L’ingénierie de l’innovation s’intéresse à la conception, au développement ou à la conduite de projets d’innovation. Alors que dans l’industrie, l’innovation-produit résulte d’un processus interne à la firme, l’innovation agricole ou territoriale est souvent une innovation-process, systémique ou organisationnelle, et résulte d’interactions entre de nombreux acteurs. Nos recherches portent en particulier :

  • sur les démarches de conception innovante en partenariat,
  • sur la conduite de projets d’innovation dans un organisme de recherche,
  • sur les démarches d’évaluation intégrée pour l’exploration collective d’innovations organisationnelles au niveau de territoires.

Quelques chiffres

Le département Sciences pour l'action et le développement est l'un des 14 départements de recherche de l'Inra.

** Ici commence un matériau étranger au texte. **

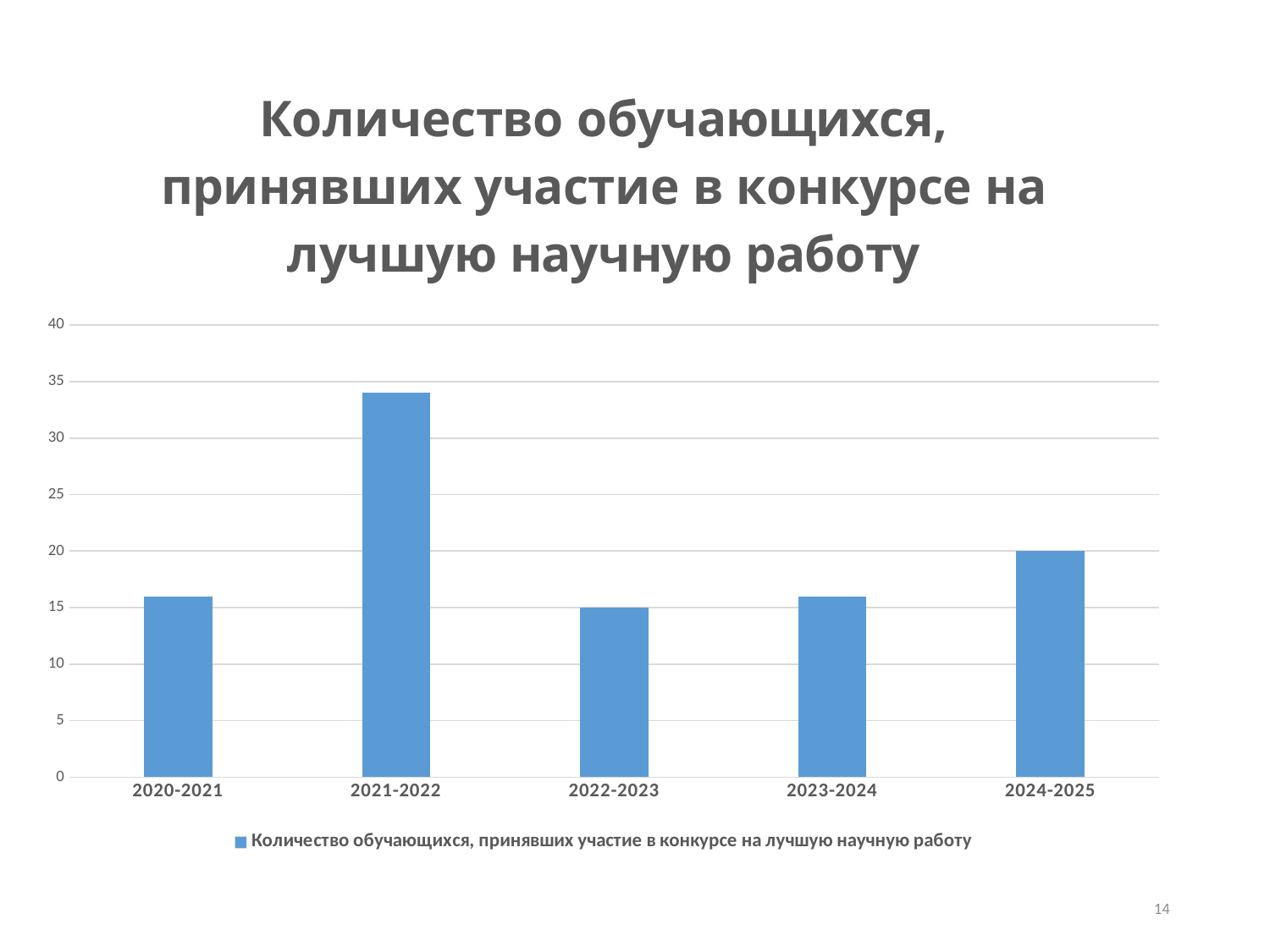
Which academic year has the highest number of students who took part in the competition? 2021-2022 What is the value for 2022-2023? 15 Is the value for 2023-2024 greater or less than 20? less Which is larger, the value for 2024-2025 or the value for 2022-2023? 2024-2025 Is the value for 2020-2021 greater or less than 20? less How many series does the legend list? 1 Which is larger, the value for 2021-2022 or the value for 2024-2025? 2021-2022 What is the value for 2024-2025? 20 Is the value for 2021-2022 greater or less than 30? greater What type of chart is shown on the slide? bar chart What is the title of the chart? Количество обучающихся, принявших участие в конкурсе на лучшую научную работу How many academic years (categories) are shown on the x axis? 5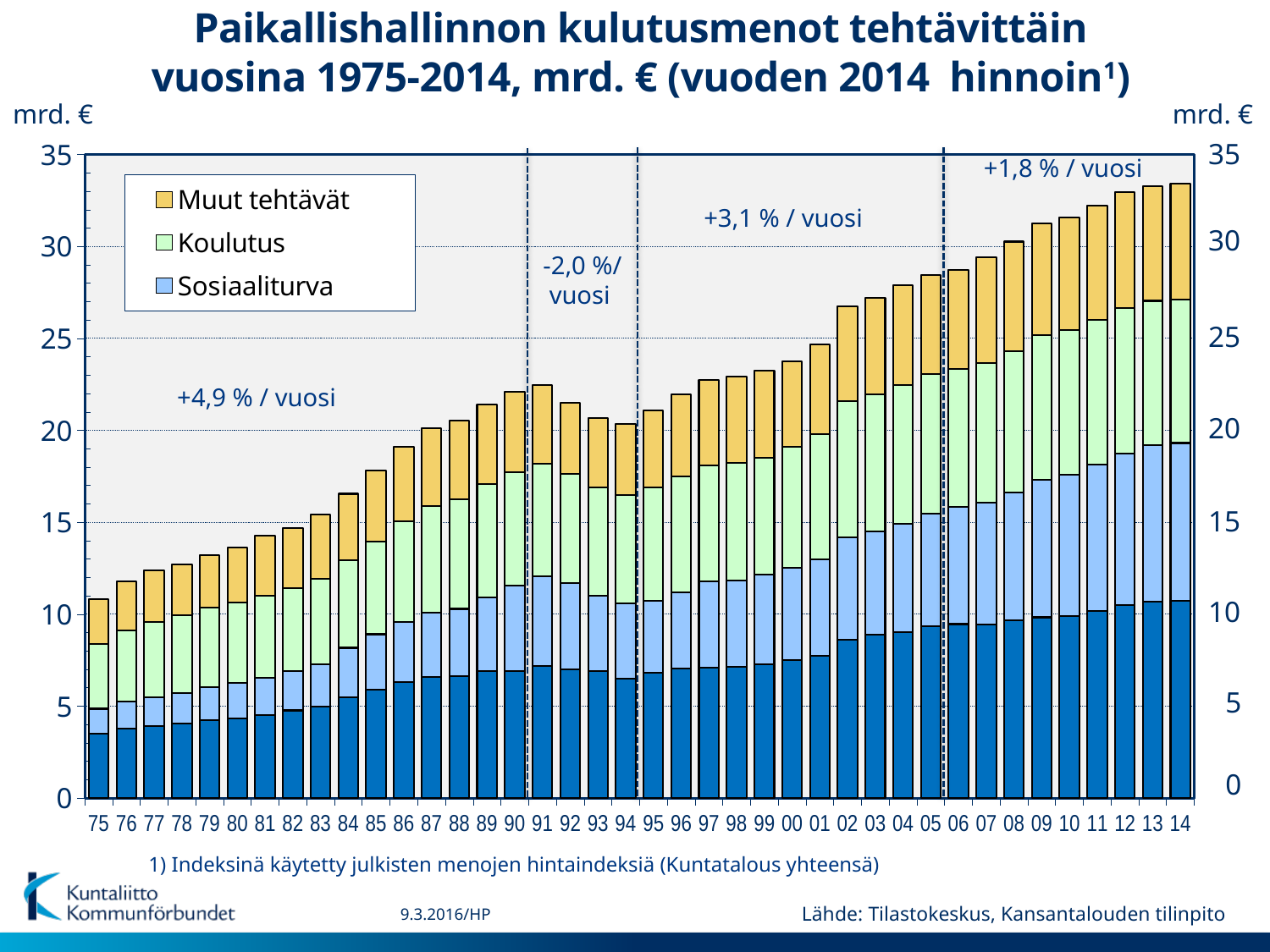
Do the total values generally rise or fall from 75 to 14? rise Which year has the larger total bar, 90 or 94? 90 How many series does the legend list? 3 How many years (bars) are plotted on the x axis? 40 What kind of chart is shown on the slide? stacked bar chart Which year has the lowest total bar? 75 What annual growth rate is annotated for the period between the first two dashed lines (91-94)? -2,0 %/ vuosi Which year has the highest total bar? 14 Is the total value for 14 greater or less than 30? greater Is the total value for 75 greater or less than 15? less Is the Sosiaaliturva value for 14 greater or less than 10? less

  • Il regroupe 241 agents titulaires Inra, dont 128 chercheurs et ingénieurs et 113 techniciens et personnels administratifs.
  • Il accueille environ 80 doctorants et post-doctorants.
  • Il réunit 13 unités de recherche, 3 unités expérimentales et 2 unités d'appui à la recherche, localisées sur l'ensemble du territoire français.

Voir aussi

Notes

  1. L’agroécologie vise à identifier de nouveaux modes de production agricole durable en prenant en compte les dynamiques territoriales, écologiques, économiques et sociales.
  2. Nos recherches portent sur l'impact et les conditions d'adoption des innovations, d’une part, sur l'ingénierie de l’innovation, d'autre part. Une innovation technologique ne se développe pas sans induire des transformations, parfois profondes, non seulement des pratiques, mais aussi des savoirs, des réseaux d’acteurs, ou des relations marchandes. Inversement, la difficulté à faire évoluer les façons de faire et les formes d’organisation peut bloquer le développement d’innovations.